President Barack Obama called for more funding and a fresh approach to help people addicted to heroin and prescription drugs Tuesday, seeking to shine a light on an increasingly deadly epidemic.
"The public doesn't fully appreciate... the scope of the problem," Obama told his Atlanta audience, where the 5th annual National Prescription Drug Abuse and Heroin Summit was held.
The outgoing U.S. president pointed out that opioids kill more people in the United States than traffic accidents, comparing the issue in importance to that of fighting Islamic State militants.
He said efforts to fight the epidemic were grossly underfunded, particularly in rural areas. Furtherore, he criticized the lack of understanding in U.S. society toward drug addiction and abuse.

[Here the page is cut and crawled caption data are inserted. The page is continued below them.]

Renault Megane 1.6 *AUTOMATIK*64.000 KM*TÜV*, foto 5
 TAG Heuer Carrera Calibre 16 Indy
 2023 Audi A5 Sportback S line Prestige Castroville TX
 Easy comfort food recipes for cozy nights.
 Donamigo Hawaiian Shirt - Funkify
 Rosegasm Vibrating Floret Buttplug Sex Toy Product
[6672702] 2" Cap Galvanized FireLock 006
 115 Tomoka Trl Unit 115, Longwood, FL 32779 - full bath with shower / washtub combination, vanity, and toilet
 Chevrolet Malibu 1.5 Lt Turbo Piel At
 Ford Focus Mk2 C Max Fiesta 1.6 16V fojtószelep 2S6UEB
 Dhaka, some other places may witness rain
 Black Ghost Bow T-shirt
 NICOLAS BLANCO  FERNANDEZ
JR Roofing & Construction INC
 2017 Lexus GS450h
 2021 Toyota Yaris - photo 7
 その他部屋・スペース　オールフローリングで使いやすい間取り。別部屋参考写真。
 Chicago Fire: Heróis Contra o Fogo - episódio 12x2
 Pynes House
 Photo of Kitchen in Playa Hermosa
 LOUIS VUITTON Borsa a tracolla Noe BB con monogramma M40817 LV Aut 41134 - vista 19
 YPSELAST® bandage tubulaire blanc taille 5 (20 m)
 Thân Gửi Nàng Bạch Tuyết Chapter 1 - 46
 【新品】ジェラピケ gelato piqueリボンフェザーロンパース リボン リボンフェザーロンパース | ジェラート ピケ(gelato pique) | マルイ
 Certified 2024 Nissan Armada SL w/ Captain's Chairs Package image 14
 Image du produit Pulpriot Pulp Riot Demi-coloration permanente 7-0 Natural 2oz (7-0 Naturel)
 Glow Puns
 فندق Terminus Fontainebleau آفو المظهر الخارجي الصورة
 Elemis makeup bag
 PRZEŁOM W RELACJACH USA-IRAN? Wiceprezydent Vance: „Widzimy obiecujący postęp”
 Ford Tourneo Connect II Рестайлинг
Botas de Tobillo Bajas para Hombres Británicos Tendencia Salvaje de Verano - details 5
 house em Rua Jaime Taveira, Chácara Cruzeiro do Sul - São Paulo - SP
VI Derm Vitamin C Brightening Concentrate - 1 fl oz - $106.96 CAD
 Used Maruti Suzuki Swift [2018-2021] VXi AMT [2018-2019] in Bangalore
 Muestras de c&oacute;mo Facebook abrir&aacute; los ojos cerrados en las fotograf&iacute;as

"For too long we have viewed the problem of drug abuse generally in our society through the lens of the criminal justice system," he said.
In his memoir, "Dreams from My Father," Obama wrote about his experience earlier in life of using marijuana and cocaine, sparking fierce debate and controversy in the U.S.
On Tuesday, Obama admitted he was lucky that he hadn't suffered from addiction beyond his use of cigarettes, pressing for the issue to be framed as a medical problem rather than a legal one.
Heroin use in the U.S. has increased by over 150 percent in the past few years, largely due to greater supplies of the drug at increasingly cheaper prices. Overdoses have also risen by more than 400 percent since 2002, U.S. health officials have announced.
As the epidemic of heroin use mostly affects whites, drug addiction has become an issue in the 2016 presidential campaign, with unprecedented calls to review drug policies growing by the day.
According to the U.S. National Library of Medicine and National Institutes of Health, in the past decade nearly 90 percent of those who tried heroin for the first time were white.
The changing mood comes in stark contrast to the epidemic of crack cocaine based in poor, Black, urban areas, which was characterized by zero tolerance and unforgiving prison sentences.
“Because the demographic of people affected are more white, more middle class, these are parents who are empowered,” said Michael Botticelli, director of the White House Office of National Drug Control Policy, back in October 2015.
“They know how to call a legislator, they know how to get angry with their insurance company, they know how to advocate. They have been so instrumental in changing the conversation.”